(A)LIVE

– Oi, tá me ouvindo?

– Tô, sim, e você? (você tem criança, isso não se pergunta pra quem tem criança, tudo indo, aqui, tudo indo, aquela montanha-russa, um dia de cada vez, tô alcoólatra ou quando eu digo que vou parar não configura?, não sei nem que dia é hoje, tá Brasil, disse minha amiga Alice, hoje, sim, ontem prefiro nem contar, meu deus, mais uma sirene, já desisti do terceiro livro, dá pra acreditar que estamos discutindo se a Terra é redonda?, dizem que a nossa atenção dura o tempo de um comercial, cadê o copo de água que eu tinha deixado aqui, que nervoso, e se eu ficar com a cara congelada? tudo bem estranho aqui, essa vontade de cantar e vomitar ao mesmo tempo, previu o Nuno Ramos, isso é hora de encomenda chegar?, é a terceira sirene que passa por aqui só hoje de manhã, vou mudar de assunto, não vou falar sobre isso, mas ouvi que se você não fala sobre um assunto, a tua escolha de não falar diz mais do que se você de fato falasse a respeito, qual era o assunto mesmo?, gente, já disse que tô bem, mas o que manda é a pergunta automática. tá, vamos lá. ainda bem que hoje tem água.)

– Daquele jeito.
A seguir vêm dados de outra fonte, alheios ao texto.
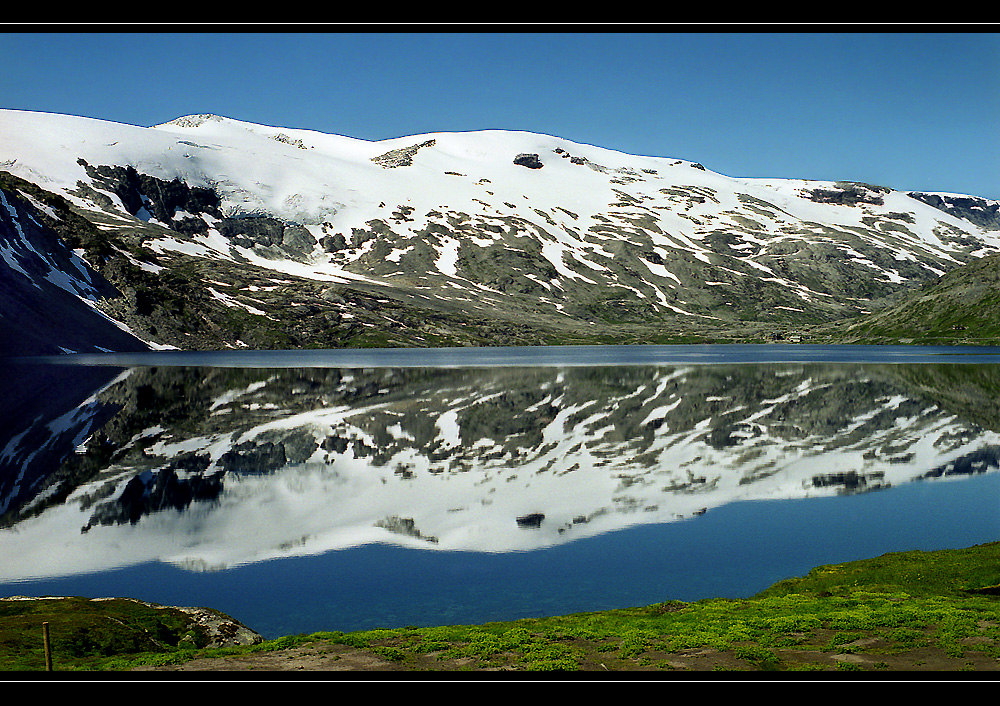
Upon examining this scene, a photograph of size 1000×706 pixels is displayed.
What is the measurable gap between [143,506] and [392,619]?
101 feet

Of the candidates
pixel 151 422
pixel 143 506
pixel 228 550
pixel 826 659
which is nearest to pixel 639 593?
pixel 826 659

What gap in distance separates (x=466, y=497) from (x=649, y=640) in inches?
1356

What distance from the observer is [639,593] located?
38281 mm

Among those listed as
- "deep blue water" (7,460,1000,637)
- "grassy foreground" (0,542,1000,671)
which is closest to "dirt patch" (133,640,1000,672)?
"grassy foreground" (0,542,1000,671)

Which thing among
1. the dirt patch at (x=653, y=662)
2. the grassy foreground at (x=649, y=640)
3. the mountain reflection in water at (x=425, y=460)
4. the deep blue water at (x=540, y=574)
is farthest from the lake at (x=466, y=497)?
the dirt patch at (x=653, y=662)

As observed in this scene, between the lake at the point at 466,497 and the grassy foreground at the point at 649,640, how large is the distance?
207 inches

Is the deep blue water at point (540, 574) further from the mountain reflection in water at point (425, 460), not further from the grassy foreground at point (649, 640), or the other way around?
the grassy foreground at point (649, 640)

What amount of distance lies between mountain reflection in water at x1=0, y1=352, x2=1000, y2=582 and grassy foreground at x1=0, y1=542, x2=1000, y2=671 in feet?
46.2

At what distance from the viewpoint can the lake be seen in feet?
132

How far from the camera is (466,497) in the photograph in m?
59.8
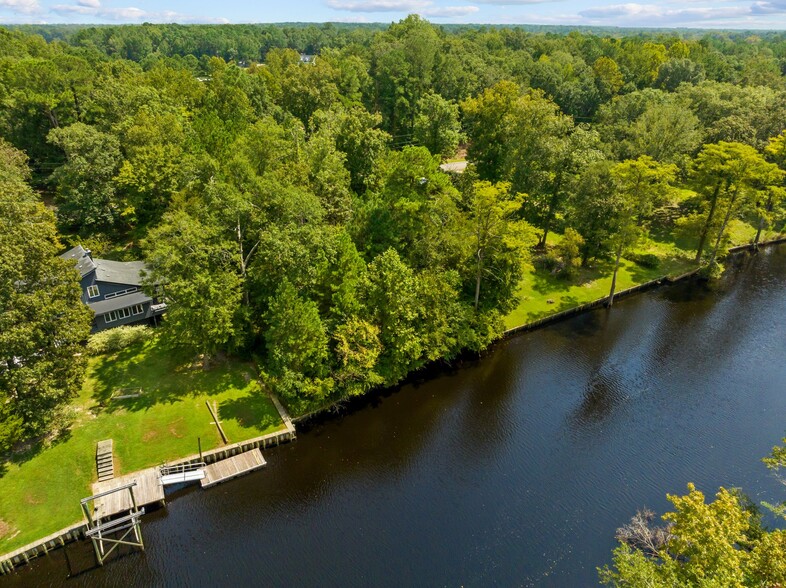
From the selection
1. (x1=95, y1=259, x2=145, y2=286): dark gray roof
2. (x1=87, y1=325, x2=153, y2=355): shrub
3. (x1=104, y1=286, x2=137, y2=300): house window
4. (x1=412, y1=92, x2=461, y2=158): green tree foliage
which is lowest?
(x1=87, y1=325, x2=153, y2=355): shrub

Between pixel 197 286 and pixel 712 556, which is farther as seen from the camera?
pixel 197 286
E aí, tudo bem? (será que eu já perguntei se ela tá bem?, o que ela perguntou mesmo?, bem, tem a mudança, ontem entrou um morcego aqui, e tem o gato que agora deu pra ficar estressado e ontem mesmo eu vi no Instagram que tinha gente na praia e, que merda, vi uns amigos fingindo que não é com eles, e essa coisa de a tia talvez ter se contaminado na sala de espera do hospital e tem o emprego que eu sei que eu logo vou perder, uma merda ter que voltar pro interior, será que faz sentido viver aqui nessa cidade cara?, estamos vendendo tudo o que a gente tem em casa, até a máquina de lavar, ontem o menino do apartamento do lado foi levado, não vai sobrar ninguém desse jeito, a vizinha parecia estar escondendo o rosto a última vez que fui buscar umas encomendas na portaria, e não era com máscara, a gente tá sem ministro de uma pá de coisas, acho que não dá mais pra usar a palavra pá pras coisas, né?, a pá é o instrumento que leva o corpo pra terra, já imaginou ser coveiro?, já imaginou ser coveiro nesses tempos?, já imaginou esses tempos?, a vida não tá fazendo nenhum sentido, tudo escorrendo pela mão, o álcool tá acabando, a casa tá um caos, louça, que louça?, acho que não almocei ontem, almocei?, estamos em julho, julho?, como assim, o segundo semestre vai começar?, o primeiro nem terminou ainda, tô devendo coisas de janeiro, de fevereiro, de 2018, essa pandemia veio pra gente parar de colecionar pendências, como se fosse simples, os calendários de mesa se aposentaram, os alarmes tocam por educação e, quê?, oitenta mil mortos? pelo menos não tem ciclone previsto pr’essa semana.)

– Oi… tá me ouvindo?

– Sim, sim, tudo bem e você? – Por aqui também. Vamos falar de coisa leve hoje, né?